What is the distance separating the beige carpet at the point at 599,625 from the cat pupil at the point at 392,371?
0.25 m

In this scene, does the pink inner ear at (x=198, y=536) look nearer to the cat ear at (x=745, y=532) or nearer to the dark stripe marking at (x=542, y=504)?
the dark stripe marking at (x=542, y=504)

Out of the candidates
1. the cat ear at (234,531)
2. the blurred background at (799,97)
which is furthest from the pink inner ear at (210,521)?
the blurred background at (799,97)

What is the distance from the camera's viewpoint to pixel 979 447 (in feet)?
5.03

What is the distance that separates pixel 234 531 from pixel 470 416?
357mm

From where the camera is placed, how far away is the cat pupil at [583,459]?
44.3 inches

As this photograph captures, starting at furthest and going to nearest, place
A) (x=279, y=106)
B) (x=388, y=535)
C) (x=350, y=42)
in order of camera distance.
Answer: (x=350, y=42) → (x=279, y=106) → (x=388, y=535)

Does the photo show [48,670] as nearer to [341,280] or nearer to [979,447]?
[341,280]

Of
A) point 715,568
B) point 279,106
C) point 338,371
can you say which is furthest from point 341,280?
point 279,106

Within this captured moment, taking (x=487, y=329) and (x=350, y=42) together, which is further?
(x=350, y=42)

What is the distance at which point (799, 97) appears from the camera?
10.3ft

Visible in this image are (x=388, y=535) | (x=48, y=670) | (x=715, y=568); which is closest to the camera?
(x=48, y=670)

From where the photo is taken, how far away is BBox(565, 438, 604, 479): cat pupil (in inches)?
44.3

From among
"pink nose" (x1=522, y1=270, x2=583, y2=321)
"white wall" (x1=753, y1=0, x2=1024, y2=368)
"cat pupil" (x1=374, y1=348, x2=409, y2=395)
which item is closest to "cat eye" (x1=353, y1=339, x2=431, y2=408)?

**Task statement**
Each line of the listing should be echoed back exactly.

**Finished exercise**
What is the distance separating the beige carpet at the point at 599,625 from the cat pupil at the point at 392,371?
0.25 m

In this scene, does the pink inner ear at (x=198, y=536) look nearer to the cat ear at (x=745, y=532) or nearer to the dark stripe marking at (x=542, y=504)?
the dark stripe marking at (x=542, y=504)

Out of the candidates
1. the cat ear at (234,531)
2. the blurred background at (799,97)
which is furthest from the pink inner ear at (210,521)?
the blurred background at (799,97)

What is the distance from the camera's viewpoint to pixel 979 447 (in feet)?
5.03

What is the distance that separates pixel 234 531 from pixel 470 416?
357mm

From where the camera is placed, how far away is the cat pupil at [583,459]?
44.3 inches

As this photograph captures, starting at furthest and going to nearest, place
A) (x=279, y=106)
B) (x=388, y=535)
C) (x=350, y=42)
in order of camera distance.
Answer: (x=350, y=42) → (x=279, y=106) → (x=388, y=535)

Does the photo show [48,670] as nearer to [341,280] or nearer to [979,447]?
[341,280]

Of
A) point 715,568
B) point 279,106
C) point 338,371
can you say which is furthest from point 341,280?
point 279,106

Within this captured moment, taking (x=487, y=329) and (x=350, y=42) together, which is further?
(x=350, y=42)

What is the distance at which point (799, 97) appears from the camera?
10.3ft

Visible in this image are (x=388, y=535) | (x=48, y=670) | (x=715, y=568); which is closest to the camera?
(x=48, y=670)

From where the photo is taken, how far away is BBox(565, 438, 604, 479): cat pupil (in inches)?
44.3

From among
"pink nose" (x1=522, y1=270, x2=583, y2=321)
"white wall" (x1=753, y1=0, x2=1024, y2=368)
"cat pupil" (x1=374, y1=348, x2=409, y2=395)
which item is closest to "cat eye" (x1=353, y1=339, x2=431, y2=408)?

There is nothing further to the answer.